▸ **Source text**
Your demo driver replays it as:

1. ingest `main.wal` into timeline `main`, then `Flush()`;
2. for each entry in `plan.json`: `CreateBranch(name, "main", fork_lsn)` —
   this must be one JSON PUT, no page I/O;
3. ingest each branch's `.wal` into its own timeline, flush;
4. issue `GetPage` reads on every branch, both below and above its
   `fork_lsn` (below-fork reads must be byte-identical to the parent at the
   same LSN);
5. `DeleteBranch` 10 of them, abandon 40, `RunGC(...)`, and verify the
   survivors still read correctly while bucket bytes shrink.

`walgen` is fully deterministic (its own SplitMix64 stream, not `math/rand`),
so identical flags produce identical bytes on every machine and Go version —
that is what makes the conformance vectors possible.

## Suggested order of attack

1. `materializePage` + a unit test against `MemStore` (an afternoon).
2. `IngestWAL`/`Flush` with a tiny manifest design; pass the crash test by
   killing and reconstructing the `Pageserver` in a test.
3. `GetPage` at head LSN only, then generalize to historical LSNs, then add
   image layers and the ancestry hop.
4. `CreateBranch` (it is ~30 lines if your resolution is right and a redesign
   if it is not).
5. GC last, with the swarm workload above as your integration test.

▸ **Data**
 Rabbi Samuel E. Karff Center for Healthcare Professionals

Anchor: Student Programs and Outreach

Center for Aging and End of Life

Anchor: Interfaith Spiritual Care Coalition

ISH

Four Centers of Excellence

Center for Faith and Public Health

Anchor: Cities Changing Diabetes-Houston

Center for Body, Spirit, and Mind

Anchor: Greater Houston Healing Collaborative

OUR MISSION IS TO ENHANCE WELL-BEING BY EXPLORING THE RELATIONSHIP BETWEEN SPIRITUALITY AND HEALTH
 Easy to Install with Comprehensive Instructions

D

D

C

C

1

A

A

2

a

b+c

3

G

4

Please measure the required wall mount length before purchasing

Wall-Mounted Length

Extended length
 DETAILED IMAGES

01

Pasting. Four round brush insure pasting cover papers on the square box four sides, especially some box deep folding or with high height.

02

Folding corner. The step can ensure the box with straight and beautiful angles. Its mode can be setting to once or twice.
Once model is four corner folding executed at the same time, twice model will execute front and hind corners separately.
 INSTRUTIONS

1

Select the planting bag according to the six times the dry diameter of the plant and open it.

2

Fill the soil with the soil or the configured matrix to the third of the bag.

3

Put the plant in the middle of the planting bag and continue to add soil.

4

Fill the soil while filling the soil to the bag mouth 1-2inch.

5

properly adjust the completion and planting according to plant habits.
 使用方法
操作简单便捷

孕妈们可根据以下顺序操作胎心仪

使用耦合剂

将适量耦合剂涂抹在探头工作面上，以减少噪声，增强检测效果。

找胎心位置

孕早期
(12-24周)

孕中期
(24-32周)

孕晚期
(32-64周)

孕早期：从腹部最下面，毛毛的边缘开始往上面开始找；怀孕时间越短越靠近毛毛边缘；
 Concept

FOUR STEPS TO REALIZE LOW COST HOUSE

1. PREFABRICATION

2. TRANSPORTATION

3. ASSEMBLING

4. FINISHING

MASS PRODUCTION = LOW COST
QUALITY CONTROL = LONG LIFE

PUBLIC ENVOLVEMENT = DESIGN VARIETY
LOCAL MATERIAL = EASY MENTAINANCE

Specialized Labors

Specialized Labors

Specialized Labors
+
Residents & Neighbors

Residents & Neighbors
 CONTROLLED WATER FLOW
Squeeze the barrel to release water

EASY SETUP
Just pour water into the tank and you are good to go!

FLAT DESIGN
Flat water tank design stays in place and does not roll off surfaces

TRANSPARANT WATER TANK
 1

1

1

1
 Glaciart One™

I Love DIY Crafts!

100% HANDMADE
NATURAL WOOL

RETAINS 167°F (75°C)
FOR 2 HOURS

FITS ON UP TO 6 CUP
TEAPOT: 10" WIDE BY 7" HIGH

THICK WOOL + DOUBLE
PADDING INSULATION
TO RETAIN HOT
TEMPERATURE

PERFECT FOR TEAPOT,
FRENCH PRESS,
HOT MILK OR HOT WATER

▸ **Exercise directions**
Answer these questions using the pageserver text:
1. In the replay, what must each `CreateBranch(name, "main", fork_lsn)` call be?
2. What random number stream does `walgen` use?
3. In the suggested order of attack, what comes last, and what serves as its integration test?

▸ **Expected answer**
1. It must be one JSON PUT, with no page I/O.
2. It uses its own SplitMix64 stream, not `math/rand`.
3. GC comes last, and the swarm workload serves as its integration test.